“And there, where the mountain stream widens into a shallow pool, and where a great carob tree overshadows the waters, I saw Margaridette crouching beside a boulder, just as I saw you, my little girl, last night. Her hair was wet like yours was, her shawl had slipped from her shoulders and was soaked in the stream; her dear arms were thrown over the wet stone, and her face was buried in her hands. I gathered her up in my arms. I wrapped my coat around her shoulders, and I carried her to the mas, just as I carried you....”
He said no more, and with his arms still held tightly around his child, he once more stared into the fire. And Nicolette lay in his arms, quite still, quite still.

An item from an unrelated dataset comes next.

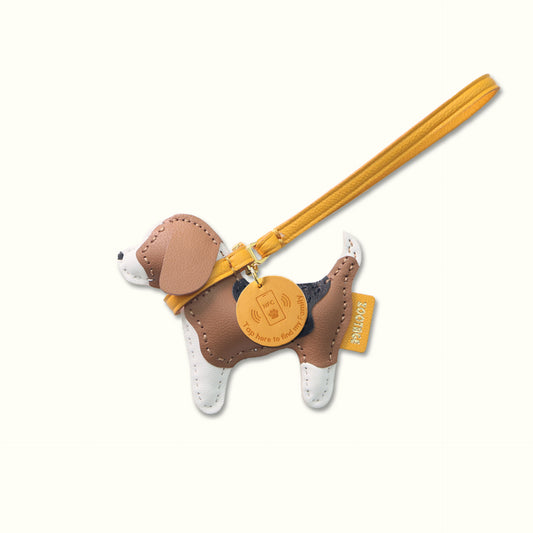 Beagle Leather Connection Charm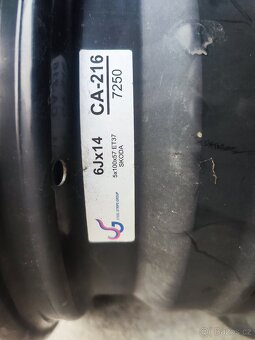Sada = 5x100 = R14 =original ŠKODA= NOVÉ - 4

Presently he spoke again, but she scarcely heard him now: only a few phrases spoken with more passionate intensity than the rest reached her dulled senses: “She acquiesced—just like a child who was too sick to argue—her father urged it because he thought that Margaridette’s name had been unpleasantly coupled with that of M. Raymond—and then he liked me, and I was rich—and so we were married—and I loved my Margaridette so ardently that in time, I think, she cared for me a little, too—Then you were born, my Nicolette—and she died——”
Nicolette felt as if her very soul were numb within her; her heart felt as if it were dead.

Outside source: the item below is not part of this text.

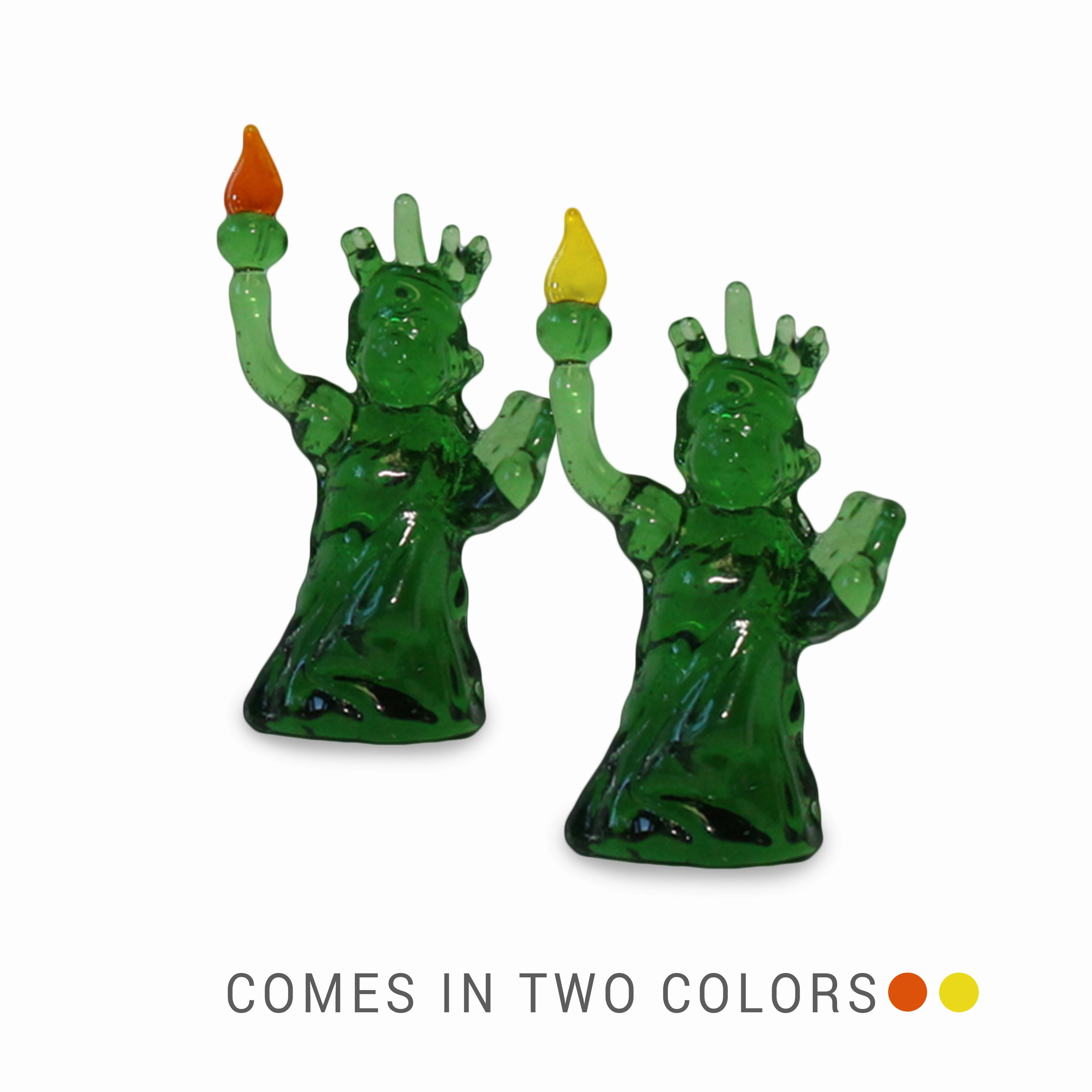 LADY the Statue of Liberty Collectible Miniature Glass Figurine in Tynies Collector's Frame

So then this was the end? Oh! she no longer had any illusions, no longer any hope. What could she do in face of THIS? Her father’s grief! that awful tragedy which he had recalled had as effectually killed every hope as not even death could have done.

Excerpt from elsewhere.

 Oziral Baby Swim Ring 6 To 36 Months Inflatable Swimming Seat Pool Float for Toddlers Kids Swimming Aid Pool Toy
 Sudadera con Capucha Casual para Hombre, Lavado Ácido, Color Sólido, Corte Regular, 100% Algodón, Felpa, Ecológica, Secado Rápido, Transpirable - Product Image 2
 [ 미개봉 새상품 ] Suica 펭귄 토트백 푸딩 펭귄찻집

This, then, was the end? Tan-tan would in very truth go out of her life after this. She could never see him again. Never. She could never hope to make him understand how utterly, utterly impossible it would be for her to deal her father another blow. It would be a death blow! And dealt by her? No, it could not, could not be. Vaguely she asked—thinking of Bertrand—what ultimately became of Raymond de Ventadour.
“He came back from the wars,” Deydier explained, “three months after I had laid your mother in her grave. We, in the meanwhile, had heard of the cruel deceit practised upon her by old Madame, we had seen M. le Comte de Ventadour bring home his bride: and it is the fondest tribute that I can offer to my Margaridette’s undying memory, that never once did she make me feel that I had won her through that woman’s infamous trick. Raymond de Ventadour had naturally been led to believe that Margaridette had been false to him: when he came home his first visit was to me. I think he meant to kill me. Never have I seen a man in such a passion of despair. But, standing in the room where she died and where you were born, I told him the whole truth just as I knew it: and I don’t know which of us two suffered the most at that hour: he or I.”
“And after that?” Nicolette murmured.
“He went away. Some said that he fought in Egypt, and there was killed in action. But no one ever knew: not even his mother. All we did know was that Raymond de Ventadour never came back!”
He never came back!
And Nicolette, lying in her father’s arms, took to envying her mother who rested so peacefully in the little churchyard way up at La Bastide. As for her, even her life was not her own. It belonged to this grief-stricken man who held her so closely in his arms that she knew she could never go. It belonged to him, and would have to go on, and on, in dreary, or cheerful monotony, while the snows on Luberon melted year after year, and, year after year, the wild thyme and rosemary came into bloom, and the flowers on the orange trees blossomed and withered again.